The glycosylation function of B4GALT2 has far-reaching implications beyond its direct enzymatic activity, affecting multiple cellular processes:

• Protein Structure and Function Modification:

  • B4GALT2 transfers galactose in a beta1,4 linkage to acceptor sugars (GlcNAc, Glc, and Xyl), creating N-acetyllactosamine in glycolipids and glycoproteins .

  • These modifications can alter protein folding, stability, and functional properties of cell surface and secreted proteins.

• Cell Signaling Pathway Modulation:

  • Glycosylation of receptor tyrosine kinases and other signaling proteins can modulate their activation, clustering, and downstream signaling.

  • B4GALT2-mediated modifications may influence cancer-related signaling networks, potentially explaining its association with tumor progression .

• Cell-Cell and Cell-Matrix Interactions:

  • Altered glycosylation patterns impact adhesion molecule function and extracellular matrix interactions.

  • In cancer contexts, these changes may facilitate invasion, metastasis, and immune evasion .

• Immune Recognition Mechanisms:

  • Glycan structures serve as recognition elements for immune cells through lectins and other pattern recognition receptors.

  • B4GALT2-dependent glycosylation may create patterns that inhibit anti-tumor immune responses, explaining the observed immune exclusion phenotype .

• Drug Response Modulation:

  • Glycosylation can affect drug binding, uptake, and metabolism, potentially explaining B4GALT2 variants' influence on clopidogrel response .

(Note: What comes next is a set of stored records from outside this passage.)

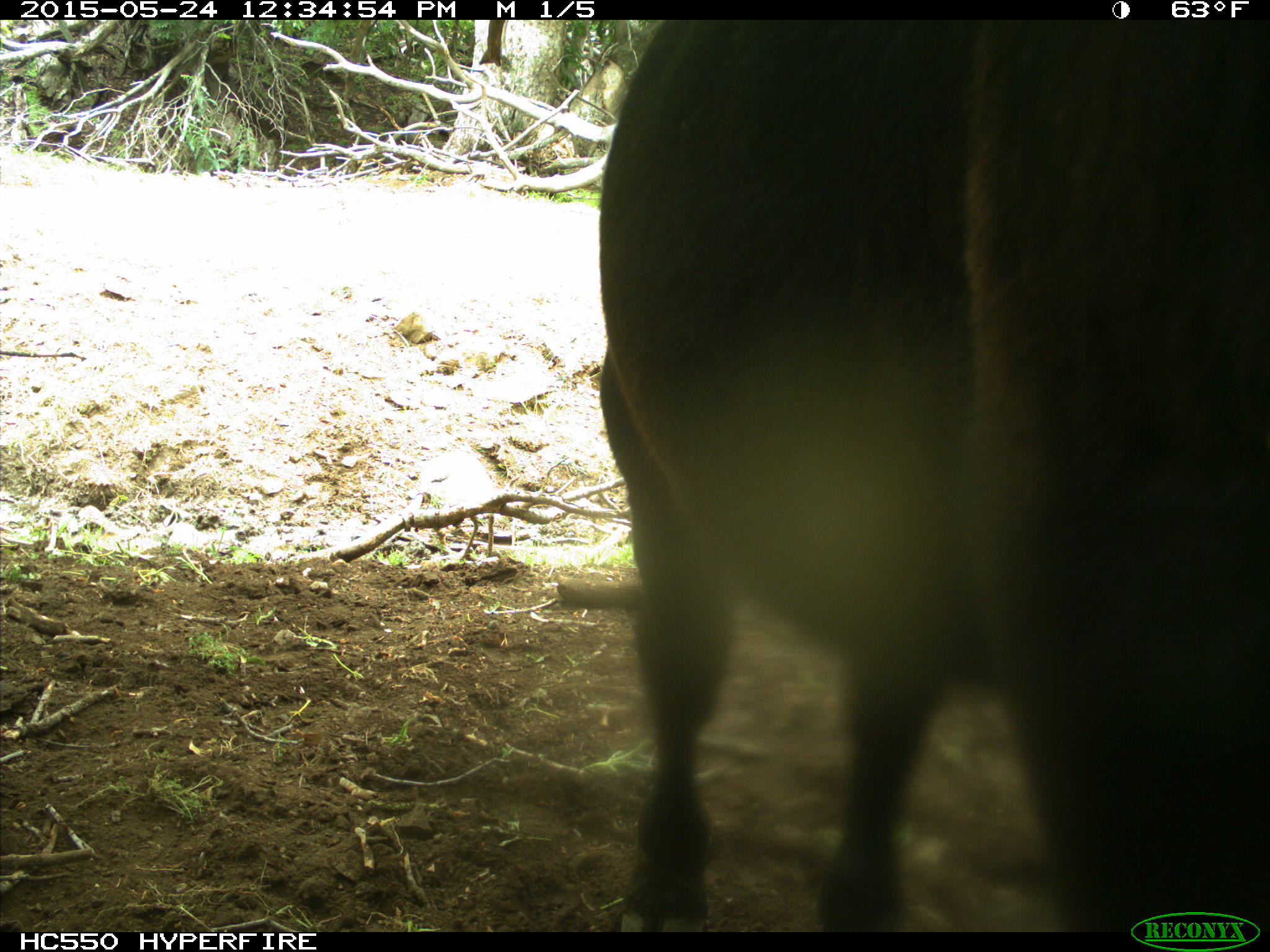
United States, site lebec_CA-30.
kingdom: Animalia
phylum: Chordata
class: Mammalia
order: Artiodactyla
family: Bovidae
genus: Bos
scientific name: Bos taurus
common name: domestic cow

  • Modified glycans on therapeutic targets may alter binding of targeted therapies and antibody-based drugs.

• Cross-talk with Other Post-translational Modifications:

  • Glycosylation can influence or be influenced by other modifications like phosphorylation, ubiquitination, and acetylation.

  • This creates complex regulatory networks impacting protein fate and function.

• Therapeutic Targeting Considerations:

  • Understanding B4GALT2's broader impact informs approaches to targeting its activity.

  • Potential for developing glycomimetics or engineered glycans to modulate B4GALT2-dependent processes.